=== THE TASK ===
Every line from the one holding "Oxford Company ανδρική" through the one holding "tents2 (Small)" in the data below must be returned exactly, both ends included, with pictures left out and nothing else added.

(Captioned web image data)

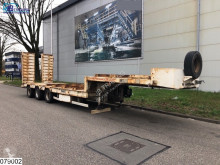 Fournier Lowbed 45000 KG, Lowbed semi-trailer used heavy equipment transport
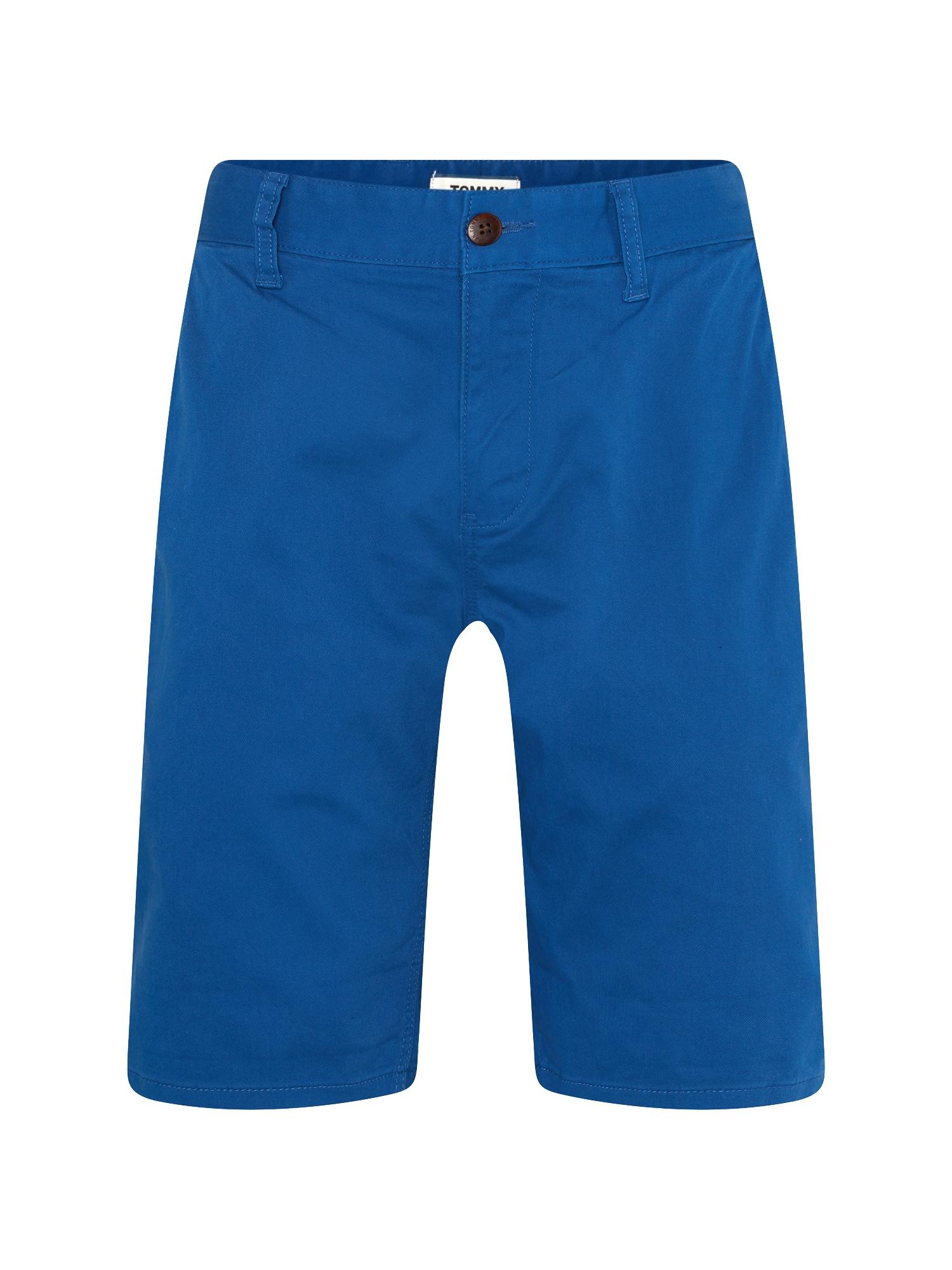 Chino kalhoty TJM ESSENTIAL CHINO SHORT královská modrá Tommy Jeans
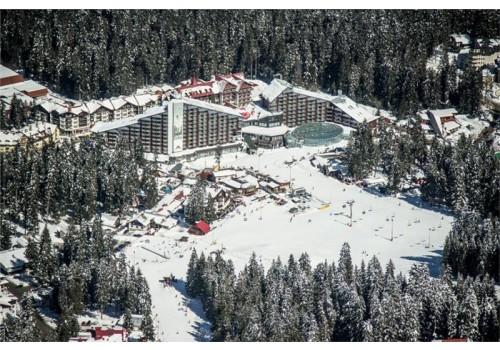 Borovec bugarska skijanje dream land travel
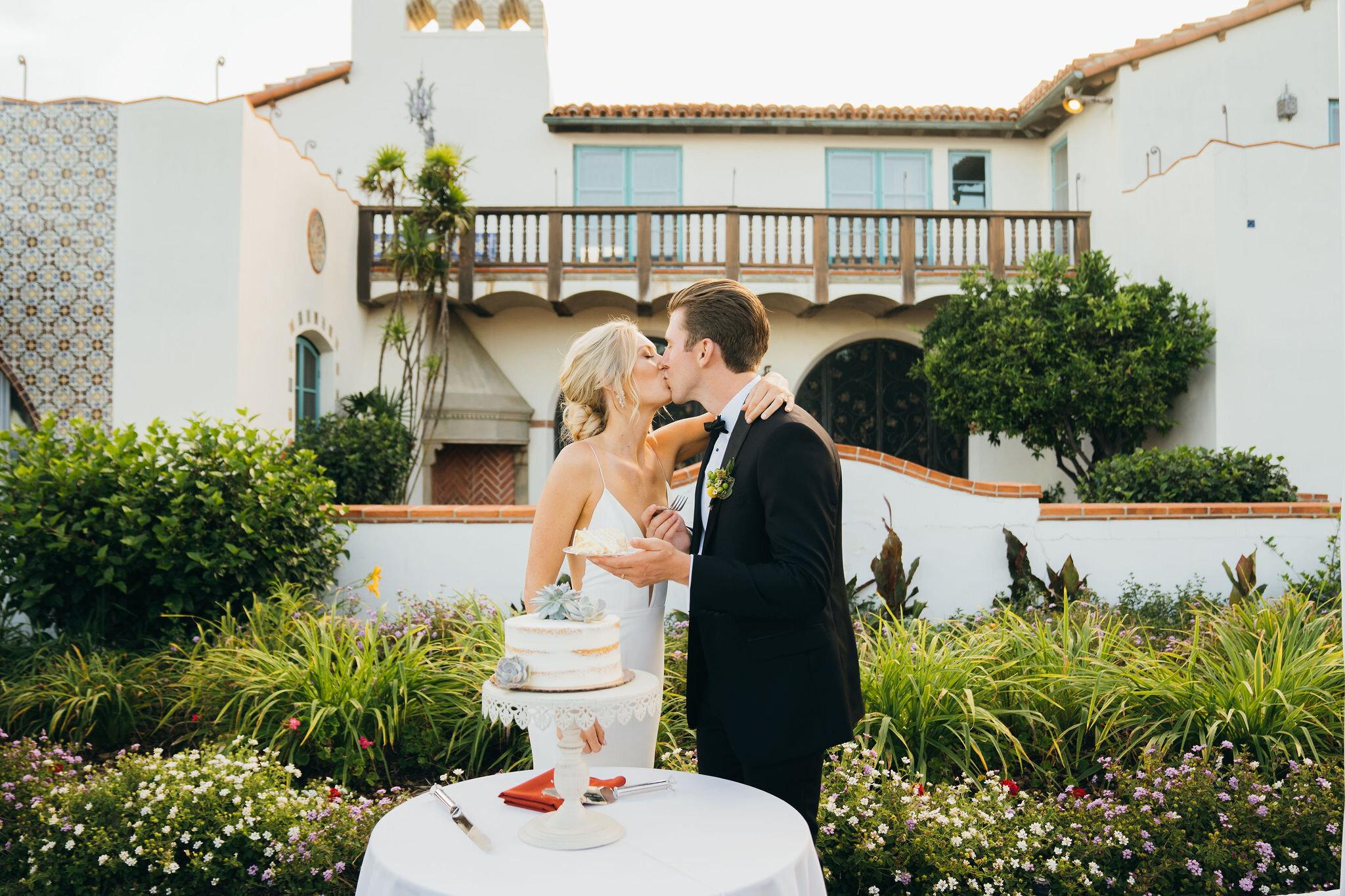 adamson-house-wedding-photography-168.jpg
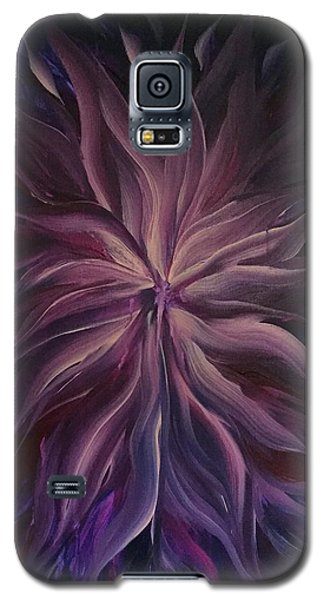 Abstract Purple Flower Galaxy S5 Case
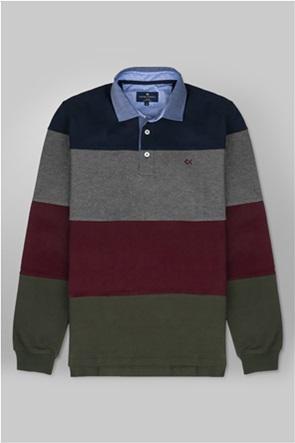 Oxford Company ανδρική πόλο μπλούζα με ριγέ σχέδιο Regular Fit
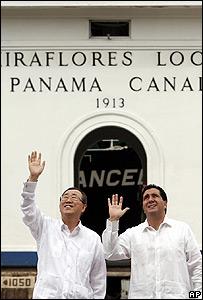 Ban Ki Moon, secretario general de la ONU y Mart�n Torrijos, presidente de Panamá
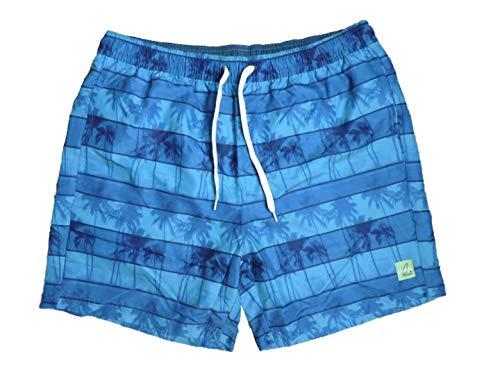 Maui Sports Herren Badeshorts Badehose Freizeitshorts Blau Grün Gr. L XL (Blau, XL)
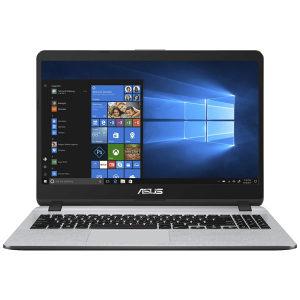 "Laptop 15,6"" ASUS X507UA-EJ1055"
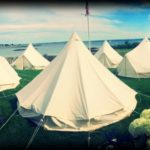 tents2 (Small)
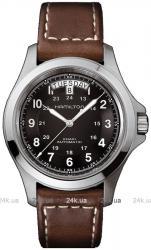 Мужские часы Hamilton H64455533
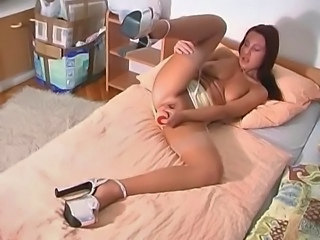Amazing Dildo Masturbating Teen Toy Dildo Teen Masturbating Teen Masturbating Toy Teen Masturbating Teen Toy Toy Teen Toy Masturbating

=== ANSWER TO THIS EXERCISE ===
 Oxford Company ανδρική πόλο μπλούζα με ριγέ σχέδιο Regular Fit
 Ban Ki Moon, secretario general de la ONU y Mart�n Torrijos, presidente de Panamá
 Maui Sports Herren Badeshorts Badehose Freizeitshorts Blau Grün Gr. L XL (Blau, XL)
 "Laptop 15,6"" ASUS X507UA-EJ1055"
 tents2 (Small)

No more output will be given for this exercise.